Bullying. It’s common in multi-cat households. We have it here – Chase and Kali will sometimes gang up on Gizmo, and Kali harasses Aria. I started looking for ways to stop this because there are days that our cats bullying each other gets really bad.
What can you do to stop your cats bullying each other?
First and foremost, if your cats aren’t spayed or neutered, get that done right away. This can prevent bullying, along with unwanted litters, yowling, and other behavior issues that arise with intact cats.
If your cats are sterilized, though, and you’re still having problems, consider how your cats might view the resources in your house. Those resources include food and water, the litter boxes, and territory. Do each of your cats have adequate territory, horizontal and vertical? You can create extra vertical territory with multiple cat trees, or even carpeted shelves on the walls. Vertical territory is very important for cats. Make sure each of your cats can get up high and away from the others. Ensure they have multiple escape routes, too. That way, nobody can trap anybody else.
Territory generally isn’t a problem in our house, even though it’s a little small for four cats. Neither is resources – we have five litter boxes around the house, and they all get fed in separate rooms on a schedule. They do have a communal water bowl but nobody chases anybody away from it.
One more thing you can do: Be sure your cats aren’t sick or injured. Cats are good at hiding pain and illness, but will swipe at someone who makes them feel worse.
So now what do we do to stop our cats bullying each other?
Well, to be honest, I haven’t been the best cat mom when it comes to interactive playtime. One of the things that playtime does is stimulate your feline friend’s instincts. Another is that it helps you bond with her. It can also tire them out so they don’t have the energy to bully each other.
Cat Behavior Associates also recommends giving each of your cats individual attention with playtime so nobody’s competing, especially if there’s only one of you to play with multiple cats. The same goes for affection: Don’t play favorites.

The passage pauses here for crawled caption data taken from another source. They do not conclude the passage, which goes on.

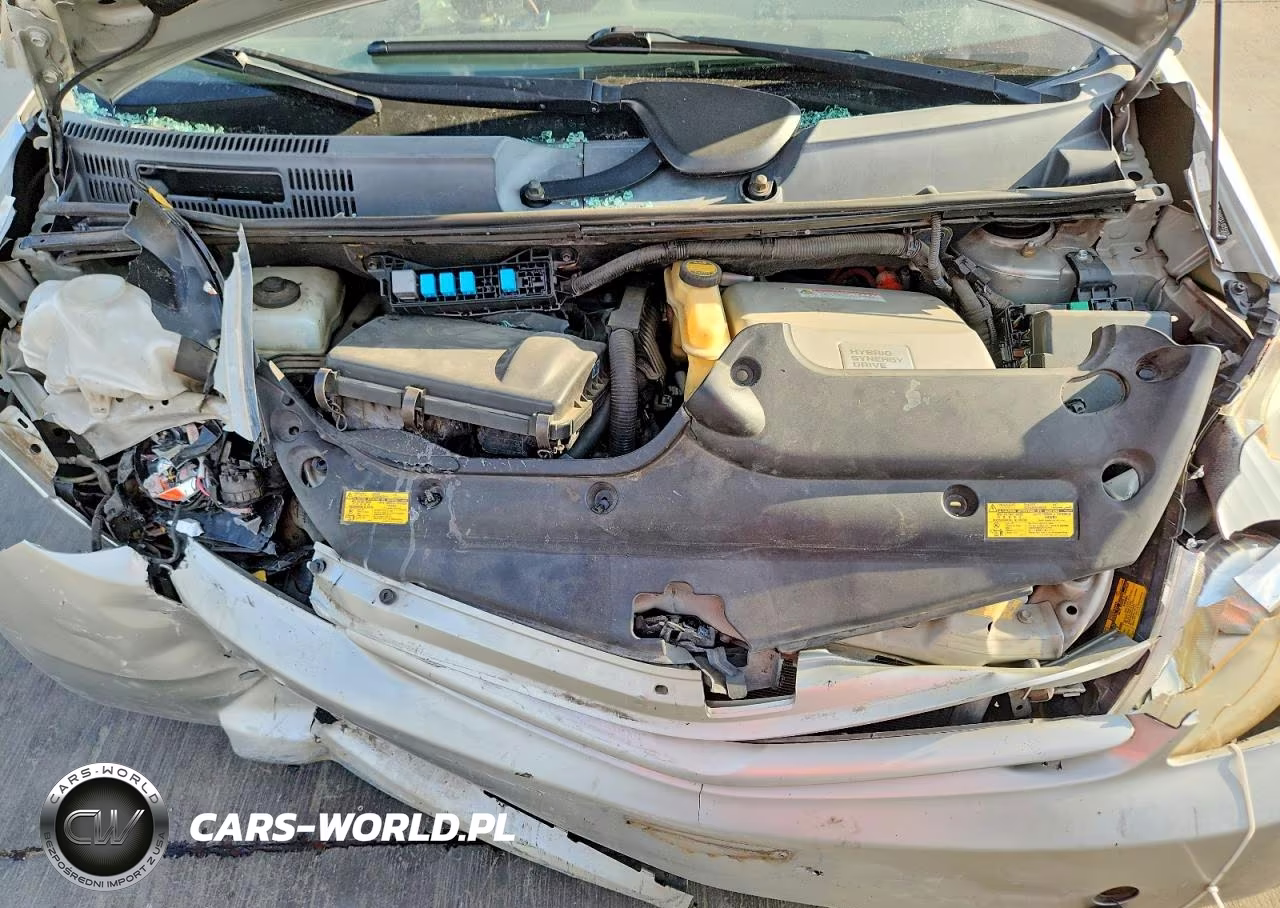 2004 Toyota Prius Base VIN:JTDKB20U140055838 - 11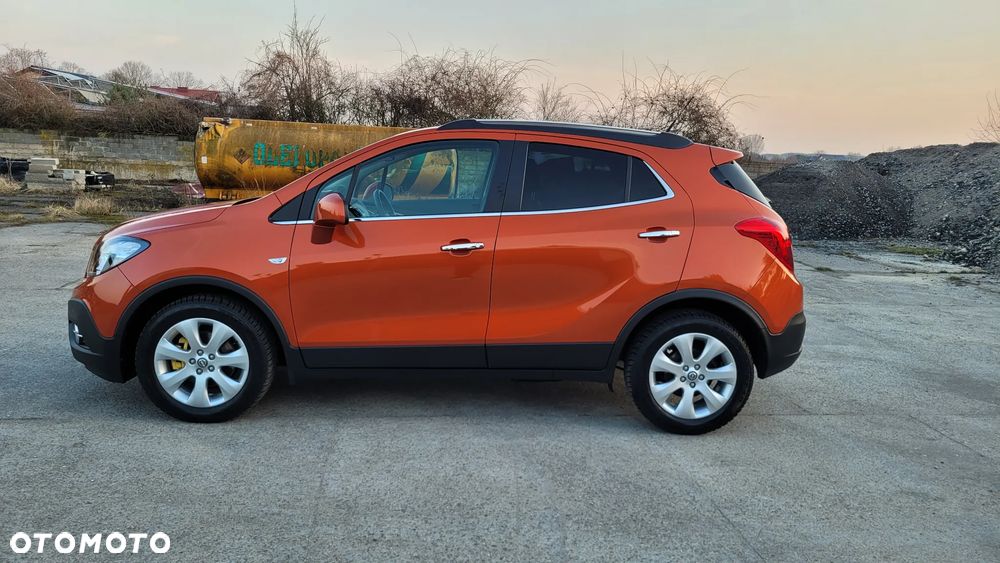 Opel Mokka 1.4 Turbo ecoFLEX Start/Stop 4x4 Color Innovation - 8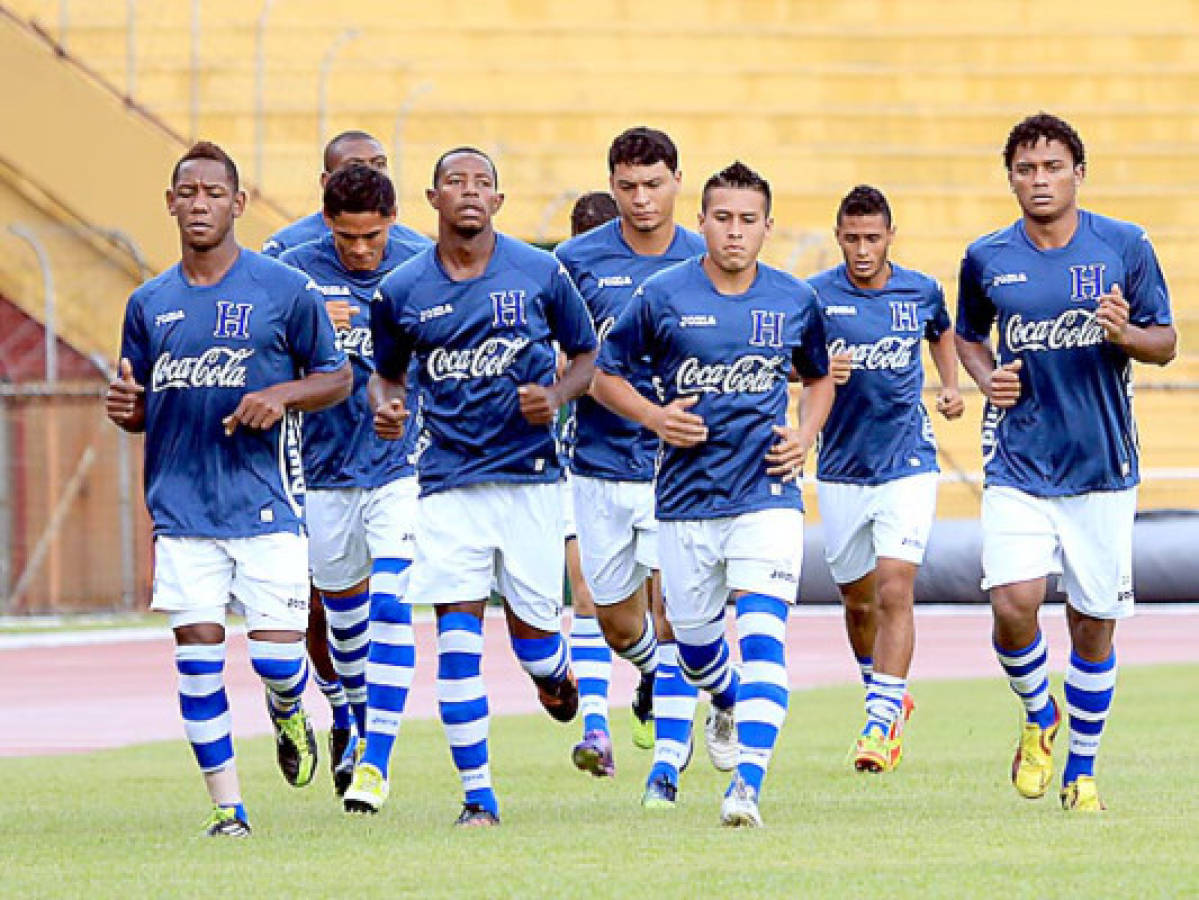 Inicia la cuenta regresiva para el debut de Honduras en los OlÃmpicos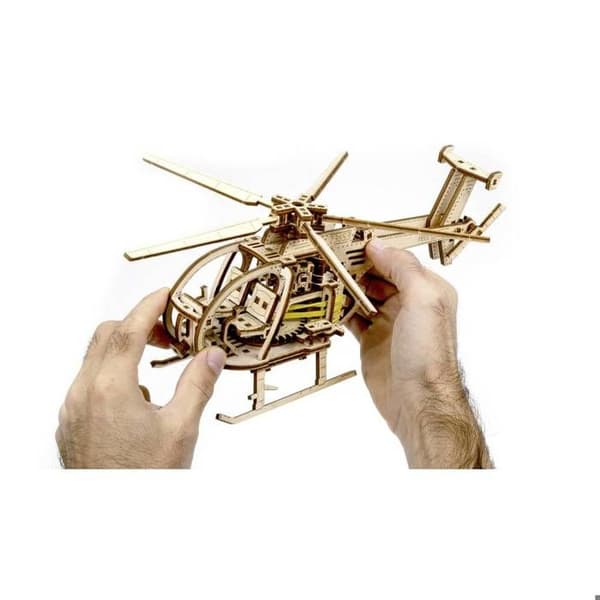 Revell wood TINY Adventures - Helikopter Helikopter modell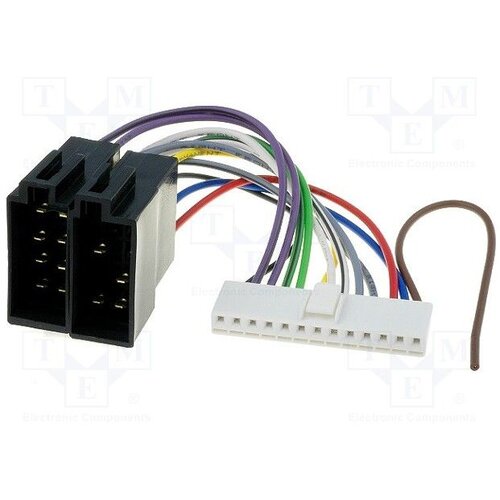 Iso pioneer Iso konektor za ZRS-8 13pin ( 60-652 ) Cene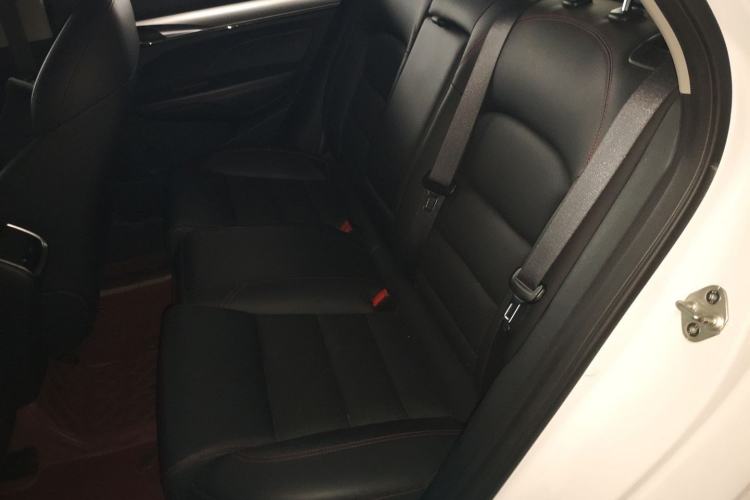 Used Geely Auto Binray 2018 14T CVT Binyi Edition
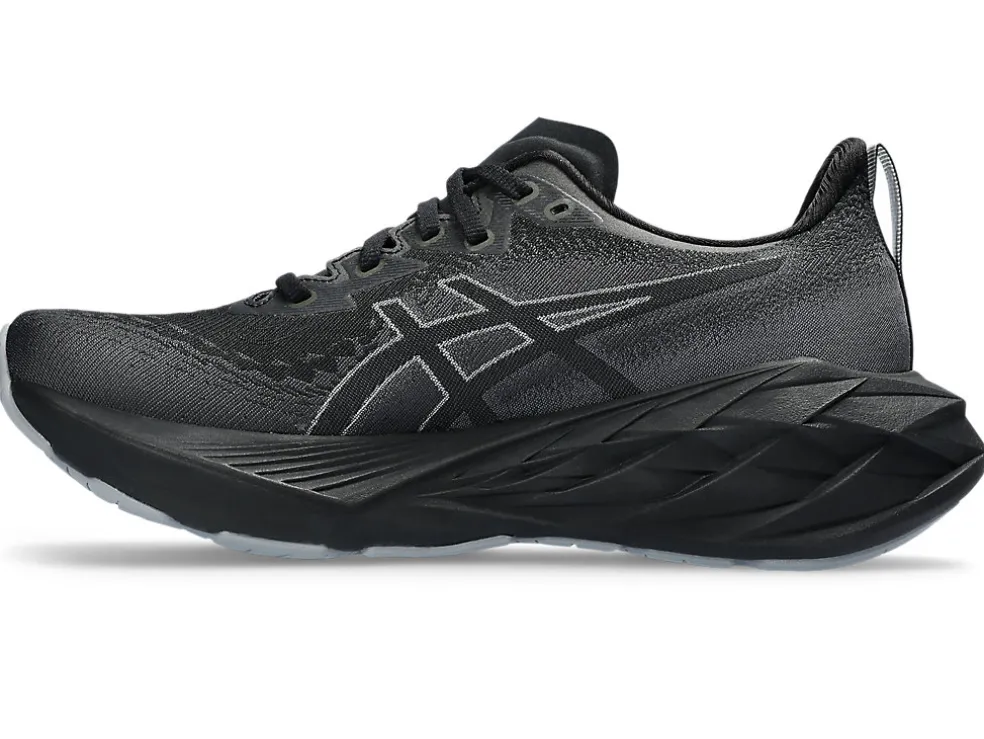 Online ASICS NOVABLAST 4 Black/Graphite Grey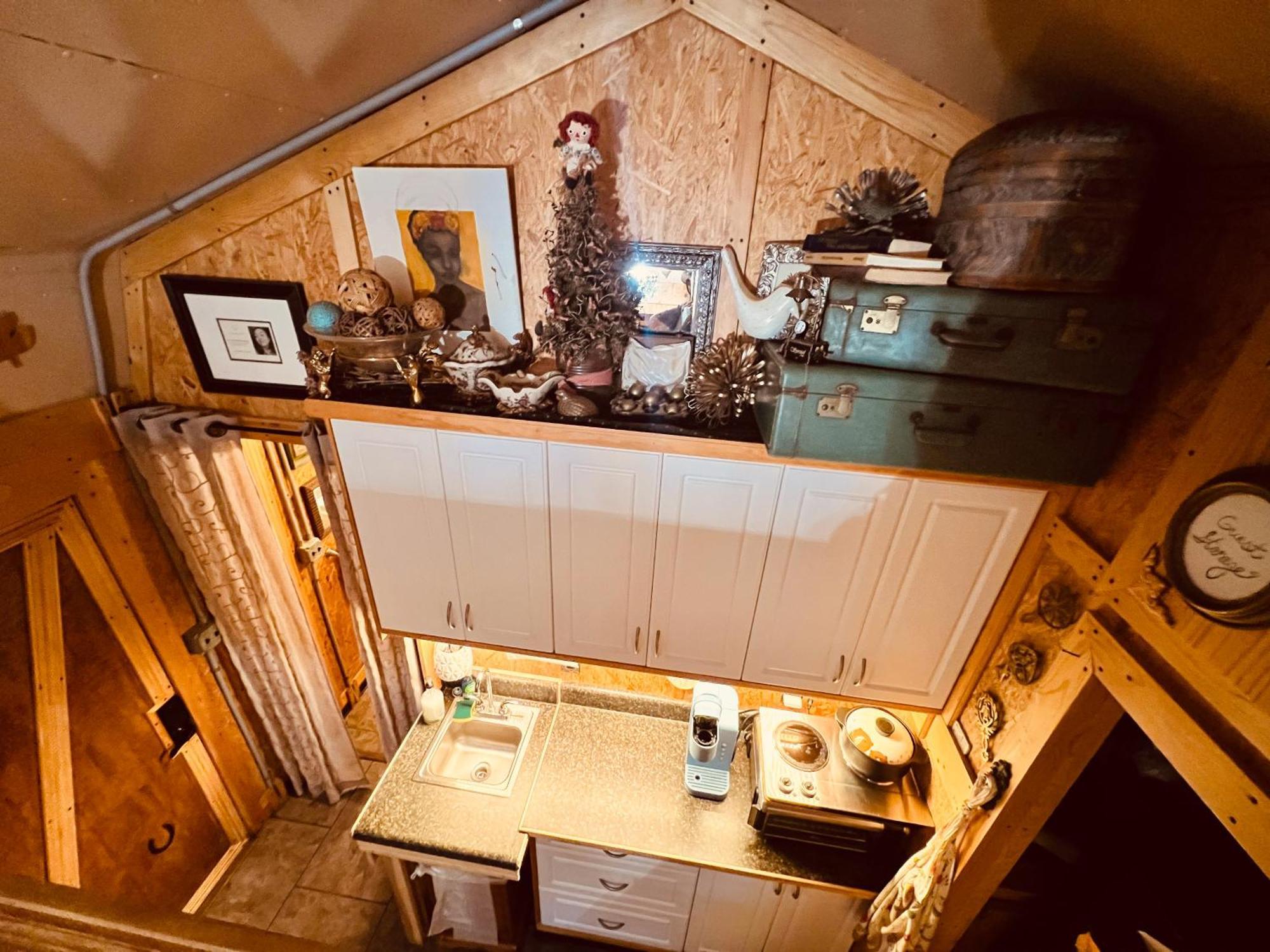 Вилла Tiny House, Wifi,Hot Tub,Secluded Cosby Экстерьер фото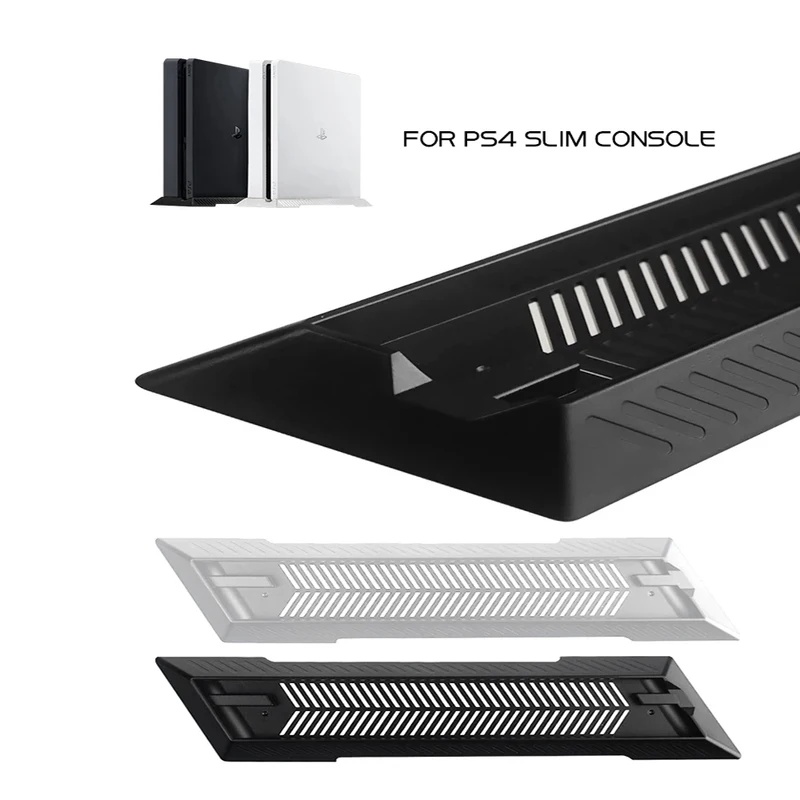 Suporte vertical antiderrapant - Gaming Console Tv Stand avaliação e preço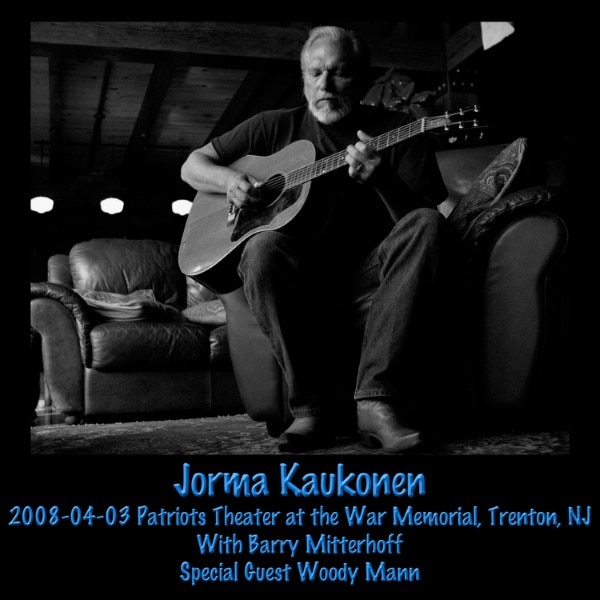 Jorma Kaukonen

The best thing you can do, though, is to stop conflict between your cats as early as possible. Cats bullying each other happens when there’s conflict, and only gets worse over time. If you see one of your cats trying to stare down another, or intimidate each other—whether it’s over food and water, litter boxes, territory, or anything else—gently separate them and find a way to make it so things don’t escalate. Above all, do not yell at them or swat them. You’ll only make things worse.